Shipping confidence hit a four-year high in the three months to the end of February, according to a survey by international accountant and shipping adviser Moore Stephens.
The average confidence level expressed by respondents was up from 6.2 out of 10.0 in November 2017 to 6.4 this time around. Confidence on the part of owners was also at a four-year high, up from 6.4 to 6.6, while managers’ confidence was up from 6.1 to 6.4.
Confidence was up in Europe from 6.3 to 6.6, equalling the highest ever rating for this category of respondent in the life of the survey, which was launched in May 2008. Confidence was also up in Asia, from 5.7 to 6.3, and in North America, from 5.8 to 5.9.
The likelihood of respondents making a major investment or significant development over the next 12 months was up on the previous survey from 5.3 to 5.5 out of a maximum possible score of 10.0 — its highest level since May 2014.
“Shipping is more confident of making a major new investment over the next 12 months than at any time in almost four years, even though finance will probably be costlier to access in the year ahead,” says Richard Greiner, Moore Stephens partner, Shipping & Transport. “Net freight rate sentiment is positive in all main tonnage categories and, whilst slightly down in tankers, it increased both in the dry bulk and container ship trades.”

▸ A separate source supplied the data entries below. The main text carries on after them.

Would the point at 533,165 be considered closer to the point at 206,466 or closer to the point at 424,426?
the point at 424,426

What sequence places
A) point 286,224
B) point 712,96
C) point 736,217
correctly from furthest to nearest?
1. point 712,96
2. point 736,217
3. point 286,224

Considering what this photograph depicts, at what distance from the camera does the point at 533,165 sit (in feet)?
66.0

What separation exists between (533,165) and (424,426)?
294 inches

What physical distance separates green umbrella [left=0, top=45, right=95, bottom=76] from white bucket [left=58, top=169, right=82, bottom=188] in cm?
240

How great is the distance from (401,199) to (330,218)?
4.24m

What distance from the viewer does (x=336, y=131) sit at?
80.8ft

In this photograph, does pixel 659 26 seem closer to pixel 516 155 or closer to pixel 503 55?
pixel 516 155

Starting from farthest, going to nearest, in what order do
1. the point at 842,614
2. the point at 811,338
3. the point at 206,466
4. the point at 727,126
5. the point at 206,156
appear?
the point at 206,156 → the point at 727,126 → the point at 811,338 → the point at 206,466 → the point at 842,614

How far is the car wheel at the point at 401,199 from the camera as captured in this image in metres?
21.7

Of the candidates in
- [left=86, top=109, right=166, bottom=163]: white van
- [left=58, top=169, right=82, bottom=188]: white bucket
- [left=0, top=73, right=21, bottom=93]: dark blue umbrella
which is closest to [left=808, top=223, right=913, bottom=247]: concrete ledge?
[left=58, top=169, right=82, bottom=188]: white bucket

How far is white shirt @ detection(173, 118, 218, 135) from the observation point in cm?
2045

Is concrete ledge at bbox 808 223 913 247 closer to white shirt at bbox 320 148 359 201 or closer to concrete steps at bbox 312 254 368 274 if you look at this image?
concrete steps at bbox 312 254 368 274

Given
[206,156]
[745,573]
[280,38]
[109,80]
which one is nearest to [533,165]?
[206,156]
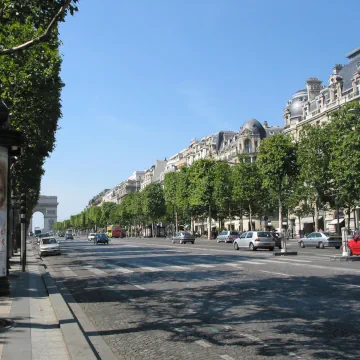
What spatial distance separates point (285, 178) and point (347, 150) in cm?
1015

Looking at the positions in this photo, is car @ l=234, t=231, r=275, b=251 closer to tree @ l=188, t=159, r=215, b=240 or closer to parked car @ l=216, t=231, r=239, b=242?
parked car @ l=216, t=231, r=239, b=242

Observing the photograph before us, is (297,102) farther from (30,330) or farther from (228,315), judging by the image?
(30,330)

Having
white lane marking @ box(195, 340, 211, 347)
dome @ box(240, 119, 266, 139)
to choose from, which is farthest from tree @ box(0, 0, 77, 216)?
dome @ box(240, 119, 266, 139)

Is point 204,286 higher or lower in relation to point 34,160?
lower

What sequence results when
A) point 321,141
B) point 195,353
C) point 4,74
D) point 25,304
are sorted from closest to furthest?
point 195,353 < point 25,304 < point 4,74 < point 321,141

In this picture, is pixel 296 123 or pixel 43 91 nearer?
pixel 43 91

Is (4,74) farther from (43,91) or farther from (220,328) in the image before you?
(220,328)

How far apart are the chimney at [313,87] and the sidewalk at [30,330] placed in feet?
234

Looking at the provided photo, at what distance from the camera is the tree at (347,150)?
43.8 m

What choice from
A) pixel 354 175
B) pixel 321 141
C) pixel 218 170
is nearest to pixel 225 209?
pixel 218 170

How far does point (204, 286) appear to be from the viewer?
14.9m

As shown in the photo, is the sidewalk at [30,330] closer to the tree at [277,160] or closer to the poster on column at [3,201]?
the poster on column at [3,201]

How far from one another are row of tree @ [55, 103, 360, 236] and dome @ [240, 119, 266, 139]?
20.3 meters

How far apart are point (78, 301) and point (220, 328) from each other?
5279 mm
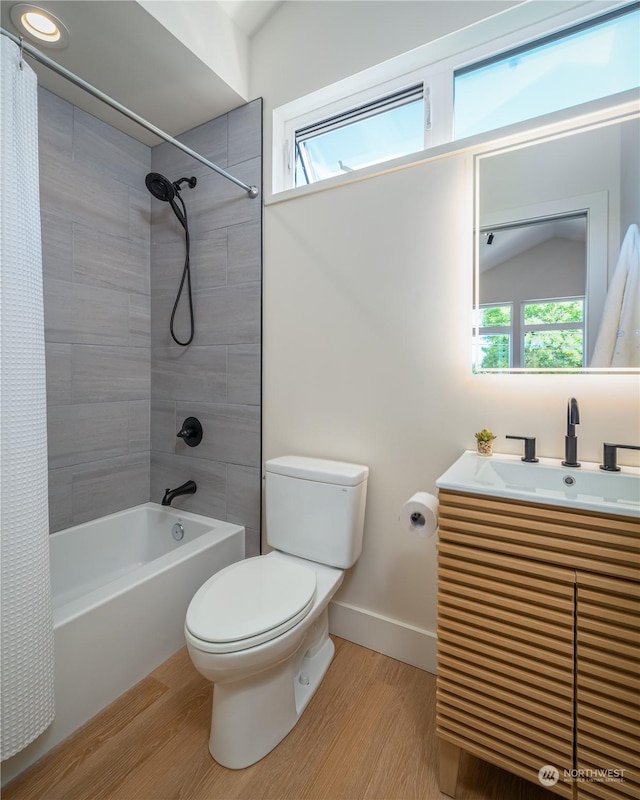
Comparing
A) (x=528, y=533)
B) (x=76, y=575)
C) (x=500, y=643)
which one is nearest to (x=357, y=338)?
(x=528, y=533)

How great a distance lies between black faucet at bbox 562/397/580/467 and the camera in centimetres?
117

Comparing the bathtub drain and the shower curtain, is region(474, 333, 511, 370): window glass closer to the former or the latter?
the shower curtain

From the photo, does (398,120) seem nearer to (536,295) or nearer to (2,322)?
(536,295)

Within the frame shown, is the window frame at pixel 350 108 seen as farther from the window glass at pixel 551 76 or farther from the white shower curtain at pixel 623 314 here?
the white shower curtain at pixel 623 314

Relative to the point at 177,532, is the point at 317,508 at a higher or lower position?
higher

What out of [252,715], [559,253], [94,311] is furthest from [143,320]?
[559,253]

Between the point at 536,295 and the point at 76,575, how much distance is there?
2.37 metres

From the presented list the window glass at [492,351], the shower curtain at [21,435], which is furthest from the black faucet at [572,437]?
the shower curtain at [21,435]

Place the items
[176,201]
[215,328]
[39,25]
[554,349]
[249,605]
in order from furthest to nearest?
[176,201] < [215,328] < [39,25] < [554,349] < [249,605]

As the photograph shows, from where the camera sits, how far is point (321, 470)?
1524mm

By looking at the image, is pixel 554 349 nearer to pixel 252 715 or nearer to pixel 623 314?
pixel 623 314

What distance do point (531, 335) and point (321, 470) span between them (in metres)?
0.93

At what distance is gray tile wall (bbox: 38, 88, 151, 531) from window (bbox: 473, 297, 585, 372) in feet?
6.09

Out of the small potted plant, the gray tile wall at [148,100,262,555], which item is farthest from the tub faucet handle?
the small potted plant
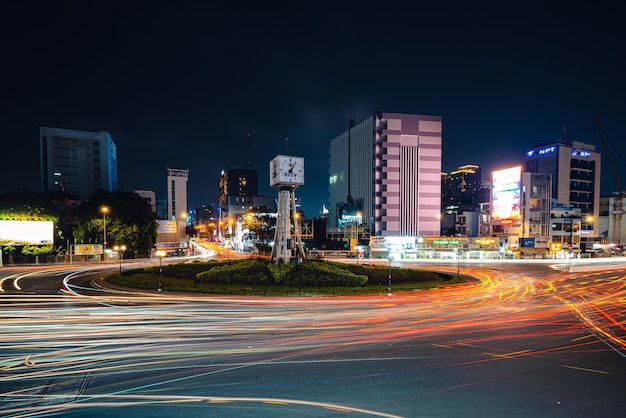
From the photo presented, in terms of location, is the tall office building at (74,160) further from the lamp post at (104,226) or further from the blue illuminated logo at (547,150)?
the blue illuminated logo at (547,150)

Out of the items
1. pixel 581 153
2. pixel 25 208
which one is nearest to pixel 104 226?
pixel 25 208

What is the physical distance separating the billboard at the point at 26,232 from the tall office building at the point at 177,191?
88.0m

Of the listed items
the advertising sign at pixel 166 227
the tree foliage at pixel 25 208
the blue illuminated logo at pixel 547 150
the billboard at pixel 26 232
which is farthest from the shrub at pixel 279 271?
the blue illuminated logo at pixel 547 150

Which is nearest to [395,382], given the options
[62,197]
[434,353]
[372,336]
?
[434,353]

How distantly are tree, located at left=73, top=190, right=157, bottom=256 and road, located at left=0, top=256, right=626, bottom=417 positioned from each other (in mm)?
37526

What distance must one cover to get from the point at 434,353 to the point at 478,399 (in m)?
3.81

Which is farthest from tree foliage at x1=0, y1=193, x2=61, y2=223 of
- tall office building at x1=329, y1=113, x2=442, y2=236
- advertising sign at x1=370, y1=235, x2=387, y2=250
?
tall office building at x1=329, y1=113, x2=442, y2=236

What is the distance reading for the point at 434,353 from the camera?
46.1 feet

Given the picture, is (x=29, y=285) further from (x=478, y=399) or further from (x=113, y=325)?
(x=478, y=399)

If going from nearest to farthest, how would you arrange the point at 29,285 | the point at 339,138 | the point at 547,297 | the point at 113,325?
1. the point at 113,325
2. the point at 547,297
3. the point at 29,285
4. the point at 339,138

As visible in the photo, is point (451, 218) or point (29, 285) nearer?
point (29, 285)

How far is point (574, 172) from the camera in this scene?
322ft

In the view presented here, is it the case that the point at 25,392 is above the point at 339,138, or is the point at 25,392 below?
below

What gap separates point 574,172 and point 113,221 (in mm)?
122638
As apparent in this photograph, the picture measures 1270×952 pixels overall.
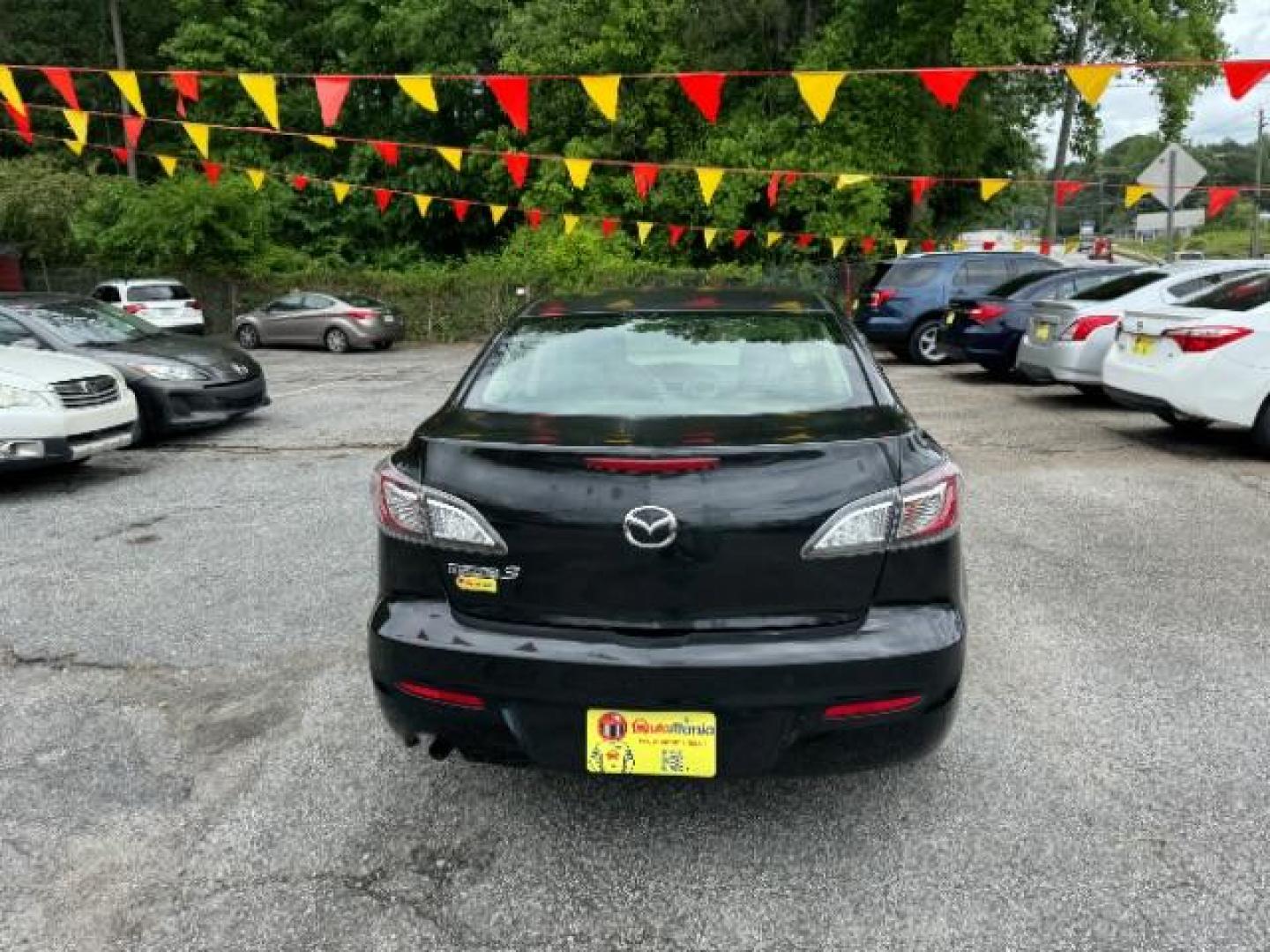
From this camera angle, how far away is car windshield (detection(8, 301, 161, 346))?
8.88 m

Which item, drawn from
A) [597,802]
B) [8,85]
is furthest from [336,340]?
[597,802]

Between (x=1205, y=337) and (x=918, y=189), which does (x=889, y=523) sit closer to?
(x=1205, y=337)

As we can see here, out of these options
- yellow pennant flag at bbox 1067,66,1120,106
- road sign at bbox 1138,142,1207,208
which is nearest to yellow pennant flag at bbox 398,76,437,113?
yellow pennant flag at bbox 1067,66,1120,106

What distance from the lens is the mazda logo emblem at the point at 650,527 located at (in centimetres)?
237

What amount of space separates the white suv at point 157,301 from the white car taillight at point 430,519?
67.8ft

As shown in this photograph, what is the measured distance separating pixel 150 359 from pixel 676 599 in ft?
27.0

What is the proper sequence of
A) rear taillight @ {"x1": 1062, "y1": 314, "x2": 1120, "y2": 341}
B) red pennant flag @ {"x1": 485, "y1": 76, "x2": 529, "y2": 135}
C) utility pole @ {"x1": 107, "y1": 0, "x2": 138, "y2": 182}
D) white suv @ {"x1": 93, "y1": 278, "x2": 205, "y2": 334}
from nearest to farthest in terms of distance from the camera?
rear taillight @ {"x1": 1062, "y1": 314, "x2": 1120, "y2": 341}
red pennant flag @ {"x1": 485, "y1": 76, "x2": 529, "y2": 135}
white suv @ {"x1": 93, "y1": 278, "x2": 205, "y2": 334}
utility pole @ {"x1": 107, "y1": 0, "x2": 138, "y2": 182}

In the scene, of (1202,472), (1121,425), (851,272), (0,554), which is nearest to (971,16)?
(851,272)

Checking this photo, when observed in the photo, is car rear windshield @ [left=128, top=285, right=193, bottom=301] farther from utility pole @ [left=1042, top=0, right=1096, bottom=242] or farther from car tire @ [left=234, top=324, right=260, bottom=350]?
Result: utility pole @ [left=1042, top=0, right=1096, bottom=242]

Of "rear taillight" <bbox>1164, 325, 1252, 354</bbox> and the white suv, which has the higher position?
"rear taillight" <bbox>1164, 325, 1252, 354</bbox>

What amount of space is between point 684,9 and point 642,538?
26.1 meters

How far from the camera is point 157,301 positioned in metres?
21.4

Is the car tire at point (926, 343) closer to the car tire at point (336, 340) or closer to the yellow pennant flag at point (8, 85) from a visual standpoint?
the yellow pennant flag at point (8, 85)

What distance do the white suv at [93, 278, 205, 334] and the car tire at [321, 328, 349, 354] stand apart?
10.1ft
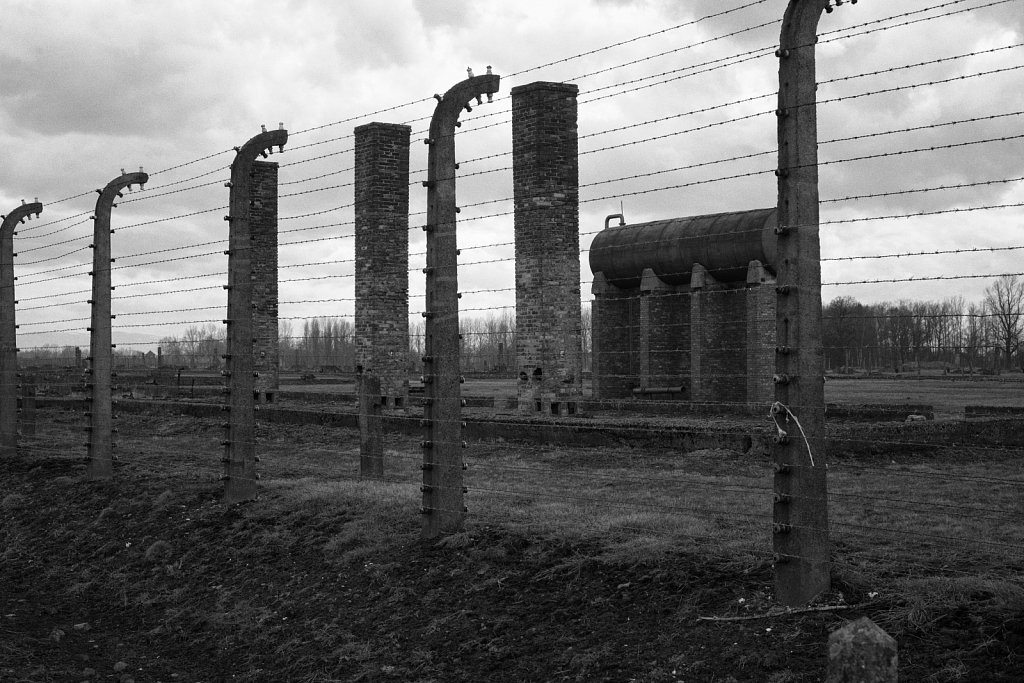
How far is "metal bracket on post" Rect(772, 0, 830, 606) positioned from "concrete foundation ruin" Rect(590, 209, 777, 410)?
45.6 ft

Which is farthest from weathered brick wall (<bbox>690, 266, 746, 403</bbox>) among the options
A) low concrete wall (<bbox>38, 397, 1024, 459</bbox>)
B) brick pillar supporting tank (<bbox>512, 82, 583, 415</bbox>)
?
low concrete wall (<bbox>38, 397, 1024, 459</bbox>)

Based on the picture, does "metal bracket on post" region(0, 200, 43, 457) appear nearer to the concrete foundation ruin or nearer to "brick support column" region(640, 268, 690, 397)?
the concrete foundation ruin

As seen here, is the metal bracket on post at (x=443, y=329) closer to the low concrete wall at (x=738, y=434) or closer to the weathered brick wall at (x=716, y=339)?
the low concrete wall at (x=738, y=434)

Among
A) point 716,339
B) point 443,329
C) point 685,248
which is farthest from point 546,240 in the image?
point 443,329

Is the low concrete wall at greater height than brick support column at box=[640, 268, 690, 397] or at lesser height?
lesser

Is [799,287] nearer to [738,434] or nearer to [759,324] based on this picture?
[738,434]

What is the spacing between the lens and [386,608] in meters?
6.59

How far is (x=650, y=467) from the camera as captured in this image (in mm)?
11727

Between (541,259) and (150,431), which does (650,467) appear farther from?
(150,431)

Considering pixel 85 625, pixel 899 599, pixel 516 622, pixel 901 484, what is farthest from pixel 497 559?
pixel 901 484

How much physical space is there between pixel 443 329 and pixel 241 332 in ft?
9.64

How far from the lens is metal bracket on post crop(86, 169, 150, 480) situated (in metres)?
11.3

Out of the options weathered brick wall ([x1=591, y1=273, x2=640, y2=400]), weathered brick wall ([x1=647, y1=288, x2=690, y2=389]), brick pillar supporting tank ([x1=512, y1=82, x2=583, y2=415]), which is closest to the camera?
brick pillar supporting tank ([x1=512, y1=82, x2=583, y2=415])

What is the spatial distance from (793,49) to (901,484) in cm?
570
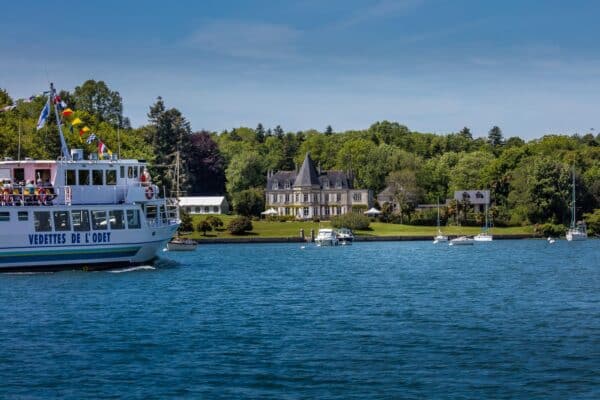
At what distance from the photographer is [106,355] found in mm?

The number of respondents who expected finance costs to increase over the coming year was up from 59 per cent last time to 64 per cent, the highest figure since May 2008 (66 per cent).
Demand trends, meanwhile, were cited by 24 per cent of respondents as the factor expected to influence performance most significantly over the coming 12 months, followed by competition (19 per cent) and finance costs (15 per cent).
“Familiar problems persist,” Greiner explains. “Excess tonnage in many trades and insufficient demolition levels continue to perpetuate uncertainty, and freight rates are not yet at the levels required to turn promise into reality.
“In the wider world, the impact on shipping of continuing political unrest in the Middle East, the US President’s proposal to impose tariffs on US steel imports, and the response of other countries to this, remains to be seen.
“All of this serves to underline how vulnerable shipping is to geopolitical influences. But the industry must take heart from its proven durability. Confidence breeds confidence, and confidence breeds success.”